Number 3 would not qualify as insider trading for the same reason as number 2 -- information was overheard, not deliberately passed on. Also, the terrorists are not insiders of Wynn, so the reasons underlying why number 1 does not currently constitute insider trading would apply.

Of course, the "overhearing" defense will only be as successful as you are in convincing the fact-finder that it's true (actually, the other side would have to convince the fact finder that it's false, but especially in a civil SEC enforcement case where the burden of proof is a preponderance (> 50%), it's effectively the same thing).

DesertCat 11-24-2007 12:34 PM

Re: Is This Insider Trading?
 
I think Todd Terry is the expert, but let me point out that you might not even face real prosecution on #1, because the govt would loath losing a case like that and have a judge set a precedent. But they might threaten you and try to get you to plea bargain. That makes a public example for other would be copycats. Not sure a good criminal defense lawyer would recommend you plea though, he might laugh at the govt case and itch to set a precedent against their over-reaching.
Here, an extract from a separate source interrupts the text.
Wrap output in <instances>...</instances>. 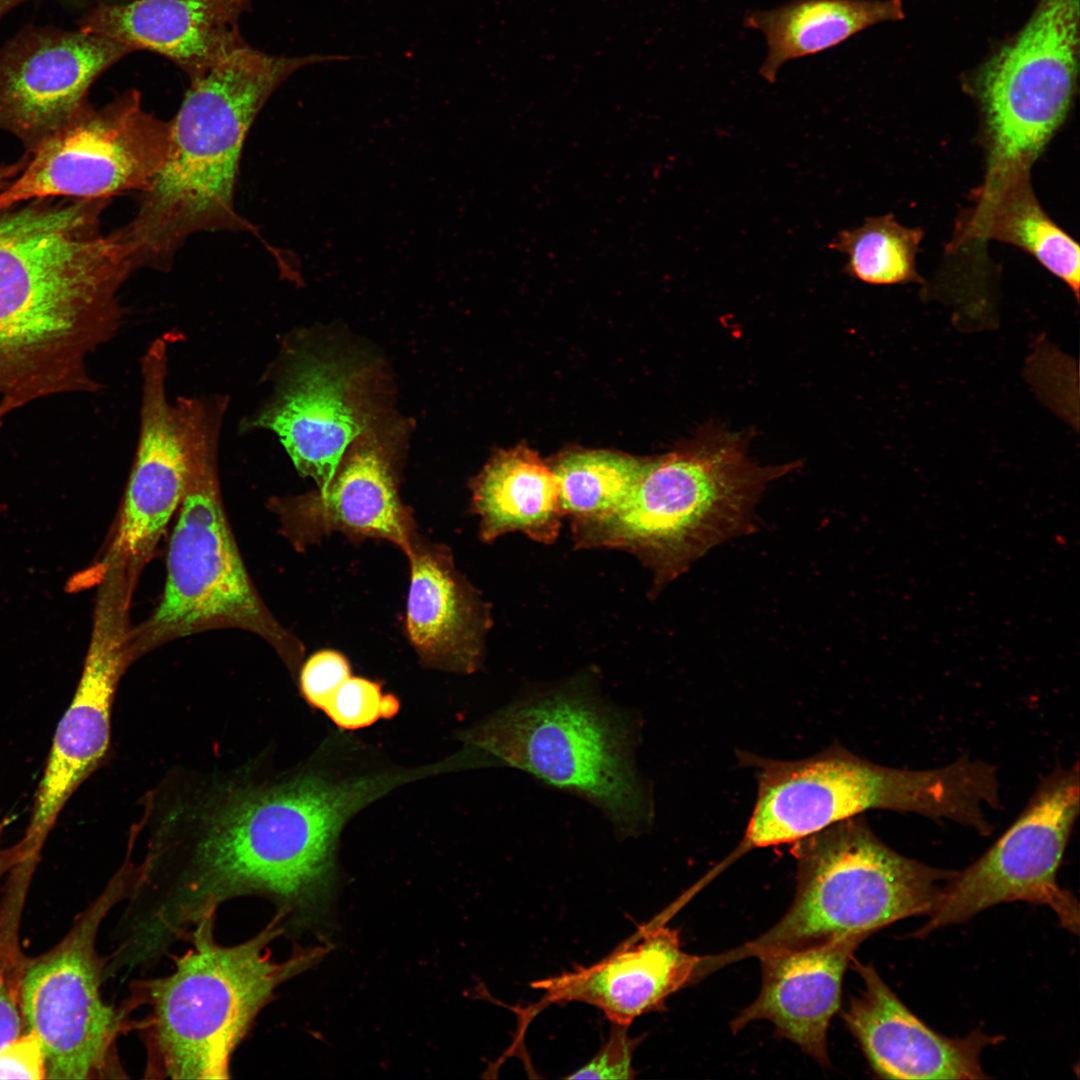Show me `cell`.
I'll return each mask as SVG.
<instances>
[{"instance_id":"obj_1","label":"cell","mask_w":1080,"mask_h":1080,"mask_svg":"<svg viewBox=\"0 0 1080 1080\" xmlns=\"http://www.w3.org/2000/svg\"><path fill=\"white\" fill-rule=\"evenodd\" d=\"M405 776L305 772L231 797L185 853L151 860L130 900L138 933L170 951L203 917L242 897L274 904L284 934L312 929L330 905L342 828Z\"/></svg>"},{"instance_id":"obj_2","label":"cell","mask_w":1080,"mask_h":1080,"mask_svg":"<svg viewBox=\"0 0 1080 1080\" xmlns=\"http://www.w3.org/2000/svg\"><path fill=\"white\" fill-rule=\"evenodd\" d=\"M108 199H33L0 210V402L11 411L97 390L88 359L120 328L134 270L100 215Z\"/></svg>"},{"instance_id":"obj_3","label":"cell","mask_w":1080,"mask_h":1080,"mask_svg":"<svg viewBox=\"0 0 1080 1080\" xmlns=\"http://www.w3.org/2000/svg\"><path fill=\"white\" fill-rule=\"evenodd\" d=\"M350 55H271L247 43L191 80L169 122L166 160L128 224L114 231L134 268L167 271L198 232L246 230L235 186L247 133L274 91L302 67Z\"/></svg>"},{"instance_id":"obj_4","label":"cell","mask_w":1080,"mask_h":1080,"mask_svg":"<svg viewBox=\"0 0 1080 1080\" xmlns=\"http://www.w3.org/2000/svg\"><path fill=\"white\" fill-rule=\"evenodd\" d=\"M216 915L192 929L186 953L168 975L135 980L127 1002L145 1048L146 1079H229L235 1050L278 987L320 960L322 948L272 959L269 945L284 934L280 915L237 944L215 936Z\"/></svg>"},{"instance_id":"obj_5","label":"cell","mask_w":1080,"mask_h":1080,"mask_svg":"<svg viewBox=\"0 0 1080 1080\" xmlns=\"http://www.w3.org/2000/svg\"><path fill=\"white\" fill-rule=\"evenodd\" d=\"M748 443L746 434L708 423L681 449L644 460L613 514L572 525L576 547L634 554L659 592L710 549L752 532L767 484L801 464L759 465L747 455Z\"/></svg>"},{"instance_id":"obj_6","label":"cell","mask_w":1080,"mask_h":1080,"mask_svg":"<svg viewBox=\"0 0 1080 1080\" xmlns=\"http://www.w3.org/2000/svg\"><path fill=\"white\" fill-rule=\"evenodd\" d=\"M639 738V718L583 677L529 690L465 735L471 762L518 769L583 798L621 838L647 832L654 818Z\"/></svg>"},{"instance_id":"obj_7","label":"cell","mask_w":1080,"mask_h":1080,"mask_svg":"<svg viewBox=\"0 0 1080 1080\" xmlns=\"http://www.w3.org/2000/svg\"><path fill=\"white\" fill-rule=\"evenodd\" d=\"M228 402L215 395L178 405L187 484L170 535L166 581L151 616L131 630L134 659L165 642L216 628L252 632L299 666L303 645L272 616L256 591L230 529L218 478Z\"/></svg>"},{"instance_id":"obj_8","label":"cell","mask_w":1080,"mask_h":1080,"mask_svg":"<svg viewBox=\"0 0 1080 1080\" xmlns=\"http://www.w3.org/2000/svg\"><path fill=\"white\" fill-rule=\"evenodd\" d=\"M758 794L744 837L729 859L754 848L794 843L874 809L947 819L983 833L985 809L998 800L995 768L960 759L930 770L877 765L839 745L807 759L781 761L741 753Z\"/></svg>"},{"instance_id":"obj_9","label":"cell","mask_w":1080,"mask_h":1080,"mask_svg":"<svg viewBox=\"0 0 1080 1080\" xmlns=\"http://www.w3.org/2000/svg\"><path fill=\"white\" fill-rule=\"evenodd\" d=\"M797 889L775 926L737 953L868 937L896 921L928 915L954 871L928 866L883 843L855 816L794 842Z\"/></svg>"},{"instance_id":"obj_10","label":"cell","mask_w":1080,"mask_h":1080,"mask_svg":"<svg viewBox=\"0 0 1080 1080\" xmlns=\"http://www.w3.org/2000/svg\"><path fill=\"white\" fill-rule=\"evenodd\" d=\"M1079 0H1041L978 81L989 158L982 189L1030 170L1063 123L1078 73Z\"/></svg>"},{"instance_id":"obj_11","label":"cell","mask_w":1080,"mask_h":1080,"mask_svg":"<svg viewBox=\"0 0 1080 1080\" xmlns=\"http://www.w3.org/2000/svg\"><path fill=\"white\" fill-rule=\"evenodd\" d=\"M129 888L118 872L64 944L25 973L20 1008L41 1044L46 1078H127L116 1041L134 1030L133 1011L127 1001L122 1008L104 1001L95 939L101 920Z\"/></svg>"},{"instance_id":"obj_12","label":"cell","mask_w":1080,"mask_h":1080,"mask_svg":"<svg viewBox=\"0 0 1080 1080\" xmlns=\"http://www.w3.org/2000/svg\"><path fill=\"white\" fill-rule=\"evenodd\" d=\"M1079 792L1078 763L1045 776L990 849L964 870L954 871L928 921L913 935L924 937L1012 901L1048 906L1062 927L1077 934L1078 902L1058 884L1057 873L1079 814Z\"/></svg>"},{"instance_id":"obj_13","label":"cell","mask_w":1080,"mask_h":1080,"mask_svg":"<svg viewBox=\"0 0 1080 1080\" xmlns=\"http://www.w3.org/2000/svg\"><path fill=\"white\" fill-rule=\"evenodd\" d=\"M169 139V122L146 111L135 89L99 109L89 104L29 152L24 170L0 193V210L33 199L143 192L164 165Z\"/></svg>"},{"instance_id":"obj_14","label":"cell","mask_w":1080,"mask_h":1080,"mask_svg":"<svg viewBox=\"0 0 1080 1080\" xmlns=\"http://www.w3.org/2000/svg\"><path fill=\"white\" fill-rule=\"evenodd\" d=\"M359 368L286 342L265 374L272 393L242 418L240 432L274 433L299 474L324 488L376 416L369 375Z\"/></svg>"},{"instance_id":"obj_15","label":"cell","mask_w":1080,"mask_h":1080,"mask_svg":"<svg viewBox=\"0 0 1080 1080\" xmlns=\"http://www.w3.org/2000/svg\"><path fill=\"white\" fill-rule=\"evenodd\" d=\"M129 598L116 585L99 587L82 674L56 727L30 821L15 848L22 865L32 864L69 798L107 752L115 691L134 660L129 646Z\"/></svg>"},{"instance_id":"obj_16","label":"cell","mask_w":1080,"mask_h":1080,"mask_svg":"<svg viewBox=\"0 0 1080 1080\" xmlns=\"http://www.w3.org/2000/svg\"><path fill=\"white\" fill-rule=\"evenodd\" d=\"M131 52L81 30L26 27L0 48V130L33 152L89 105L93 82Z\"/></svg>"},{"instance_id":"obj_17","label":"cell","mask_w":1080,"mask_h":1080,"mask_svg":"<svg viewBox=\"0 0 1080 1080\" xmlns=\"http://www.w3.org/2000/svg\"><path fill=\"white\" fill-rule=\"evenodd\" d=\"M168 343L157 338L140 365L139 436L118 524L100 563L137 575L182 502L187 462L175 401L167 393Z\"/></svg>"},{"instance_id":"obj_18","label":"cell","mask_w":1080,"mask_h":1080,"mask_svg":"<svg viewBox=\"0 0 1080 1080\" xmlns=\"http://www.w3.org/2000/svg\"><path fill=\"white\" fill-rule=\"evenodd\" d=\"M272 504L299 550L339 532L353 542L388 541L406 553L417 533L413 512L399 494L394 461L370 431L347 449L327 486Z\"/></svg>"},{"instance_id":"obj_19","label":"cell","mask_w":1080,"mask_h":1080,"mask_svg":"<svg viewBox=\"0 0 1080 1080\" xmlns=\"http://www.w3.org/2000/svg\"><path fill=\"white\" fill-rule=\"evenodd\" d=\"M864 982L843 1018L873 1072L884 1079H984L982 1051L1001 1041L980 1031L949 1038L916 1017L873 965L854 960Z\"/></svg>"},{"instance_id":"obj_20","label":"cell","mask_w":1080,"mask_h":1080,"mask_svg":"<svg viewBox=\"0 0 1080 1080\" xmlns=\"http://www.w3.org/2000/svg\"><path fill=\"white\" fill-rule=\"evenodd\" d=\"M702 962L682 950L678 930L647 926L600 961L532 986L544 992L542 1004L583 1002L611 1023L629 1026L663 1009L671 994L701 975Z\"/></svg>"},{"instance_id":"obj_21","label":"cell","mask_w":1080,"mask_h":1080,"mask_svg":"<svg viewBox=\"0 0 1080 1080\" xmlns=\"http://www.w3.org/2000/svg\"><path fill=\"white\" fill-rule=\"evenodd\" d=\"M860 936L794 946L768 947L752 955L760 959L762 986L758 997L731 1022L734 1033L756 1020H768L776 1033L797 1044L820 1065H829L827 1031L841 1003L845 970Z\"/></svg>"},{"instance_id":"obj_22","label":"cell","mask_w":1080,"mask_h":1080,"mask_svg":"<svg viewBox=\"0 0 1080 1080\" xmlns=\"http://www.w3.org/2000/svg\"><path fill=\"white\" fill-rule=\"evenodd\" d=\"M251 0H134L101 3L80 20L81 31L132 51L164 56L194 80L246 44L239 20Z\"/></svg>"},{"instance_id":"obj_23","label":"cell","mask_w":1080,"mask_h":1080,"mask_svg":"<svg viewBox=\"0 0 1080 1080\" xmlns=\"http://www.w3.org/2000/svg\"><path fill=\"white\" fill-rule=\"evenodd\" d=\"M410 565L406 633L423 665L472 673L483 660L491 626L488 605L457 570L446 545L416 533Z\"/></svg>"},{"instance_id":"obj_24","label":"cell","mask_w":1080,"mask_h":1080,"mask_svg":"<svg viewBox=\"0 0 1080 1080\" xmlns=\"http://www.w3.org/2000/svg\"><path fill=\"white\" fill-rule=\"evenodd\" d=\"M471 507L485 542L521 532L542 544L559 535L564 514L555 475L533 452L515 448L495 455L473 480Z\"/></svg>"},{"instance_id":"obj_25","label":"cell","mask_w":1080,"mask_h":1080,"mask_svg":"<svg viewBox=\"0 0 1080 1080\" xmlns=\"http://www.w3.org/2000/svg\"><path fill=\"white\" fill-rule=\"evenodd\" d=\"M903 17L900 0H792L750 11L744 25L764 35L767 53L759 74L773 83L787 62L827 51L871 26Z\"/></svg>"},{"instance_id":"obj_26","label":"cell","mask_w":1080,"mask_h":1080,"mask_svg":"<svg viewBox=\"0 0 1080 1080\" xmlns=\"http://www.w3.org/2000/svg\"><path fill=\"white\" fill-rule=\"evenodd\" d=\"M966 234L1026 251L1065 283L1079 302V246L1039 204L1030 184V170L1012 173L981 190Z\"/></svg>"},{"instance_id":"obj_27","label":"cell","mask_w":1080,"mask_h":1080,"mask_svg":"<svg viewBox=\"0 0 1080 1080\" xmlns=\"http://www.w3.org/2000/svg\"><path fill=\"white\" fill-rule=\"evenodd\" d=\"M644 460L610 451H582L561 457L551 467L564 516L572 525L613 514L639 479Z\"/></svg>"},{"instance_id":"obj_28","label":"cell","mask_w":1080,"mask_h":1080,"mask_svg":"<svg viewBox=\"0 0 1080 1080\" xmlns=\"http://www.w3.org/2000/svg\"><path fill=\"white\" fill-rule=\"evenodd\" d=\"M922 238L920 228L902 226L889 214L839 232L829 247L845 254V272L865 283H921L915 259Z\"/></svg>"},{"instance_id":"obj_29","label":"cell","mask_w":1080,"mask_h":1080,"mask_svg":"<svg viewBox=\"0 0 1080 1080\" xmlns=\"http://www.w3.org/2000/svg\"><path fill=\"white\" fill-rule=\"evenodd\" d=\"M399 708V700L392 694H383L379 682L350 676L323 711L338 727L354 730L379 719H390Z\"/></svg>"},{"instance_id":"obj_30","label":"cell","mask_w":1080,"mask_h":1080,"mask_svg":"<svg viewBox=\"0 0 1080 1080\" xmlns=\"http://www.w3.org/2000/svg\"><path fill=\"white\" fill-rule=\"evenodd\" d=\"M626 1025L611 1023L608 1039L585 1065L568 1079H631L635 1075L633 1055L640 1037H631Z\"/></svg>"},{"instance_id":"obj_31","label":"cell","mask_w":1080,"mask_h":1080,"mask_svg":"<svg viewBox=\"0 0 1080 1080\" xmlns=\"http://www.w3.org/2000/svg\"><path fill=\"white\" fill-rule=\"evenodd\" d=\"M350 676V664L343 654L334 650H321L311 655L302 665L299 675L300 689L311 706L323 710Z\"/></svg>"},{"instance_id":"obj_32","label":"cell","mask_w":1080,"mask_h":1080,"mask_svg":"<svg viewBox=\"0 0 1080 1080\" xmlns=\"http://www.w3.org/2000/svg\"><path fill=\"white\" fill-rule=\"evenodd\" d=\"M46 1078L44 1053L38 1038L28 1032L0 1048V1079Z\"/></svg>"},{"instance_id":"obj_33","label":"cell","mask_w":1080,"mask_h":1080,"mask_svg":"<svg viewBox=\"0 0 1080 1080\" xmlns=\"http://www.w3.org/2000/svg\"><path fill=\"white\" fill-rule=\"evenodd\" d=\"M22 1012L0 974V1048L21 1035Z\"/></svg>"},{"instance_id":"obj_34","label":"cell","mask_w":1080,"mask_h":1080,"mask_svg":"<svg viewBox=\"0 0 1080 1080\" xmlns=\"http://www.w3.org/2000/svg\"><path fill=\"white\" fill-rule=\"evenodd\" d=\"M30 159V154L25 153L19 160L9 164H0V193L4 191L24 170Z\"/></svg>"},{"instance_id":"obj_35","label":"cell","mask_w":1080,"mask_h":1080,"mask_svg":"<svg viewBox=\"0 0 1080 1080\" xmlns=\"http://www.w3.org/2000/svg\"><path fill=\"white\" fill-rule=\"evenodd\" d=\"M30 0H0V19L14 7Z\"/></svg>"},{"instance_id":"obj_36","label":"cell","mask_w":1080,"mask_h":1080,"mask_svg":"<svg viewBox=\"0 0 1080 1080\" xmlns=\"http://www.w3.org/2000/svg\"><path fill=\"white\" fill-rule=\"evenodd\" d=\"M9 412H10V409L7 408L6 406H4L2 403H0V424H1V421H2L3 417Z\"/></svg>"},{"instance_id":"obj_37","label":"cell","mask_w":1080,"mask_h":1080,"mask_svg":"<svg viewBox=\"0 0 1080 1080\" xmlns=\"http://www.w3.org/2000/svg\"><path fill=\"white\" fill-rule=\"evenodd\" d=\"M0 834H1V828H0Z\"/></svg>"}]
</instances>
Todd Terry 11-24-2007 12:45 PM

Re: Is This Insider Trading?
 
[ QUOTE ]
I think Todd Terry is the expert, but let me point out that you might not even face real prosecution on #1, because the govt would loath losing a case like that and have a judge set a precedent. But they might threaten you and try to get you to plea bargain. That makes a public example for other would be copycats. Not sure a good criminal defense lawyer would recommend you plea though, he might laugh at the govt case and itch to set a precedent against their over-reaching.

[/ QUOTE ]

This is a good point in general. The Government often prefers to let the law remain murky rather than risking the setting of a precedent against them. Martha Stewart is a good example of this -- they had IMO a perfectly winnable case of insider trading against her and Baconovic, but chose not to pursue it. That being said, I'm fairly sure they would go after the person in Number 1, at least civilly. If they brought a criminal case, I would recommend fighting it all the way to the Supreme Court if necessary.

DesertCat 11-24-2007 07:05 PM

Re: Is This Insider Trading?
 
[ QUOTE ]

Martha Stewart is a good example of this -- they had IMO a perfectly winnable case of insider trading against her and Baconovic, but chose not to pursue it.

[/ QUOTE ]

I'm surprised you say this. I've been told that not only was her actions not insider trading in that she had no fiduciary obligations and didn't have any material non-public information, she just knew the CEO was selling (and that she was a former stockbroker who should have known this). So instead they went after her for blatantly lying to investigators. Why do you view it differently?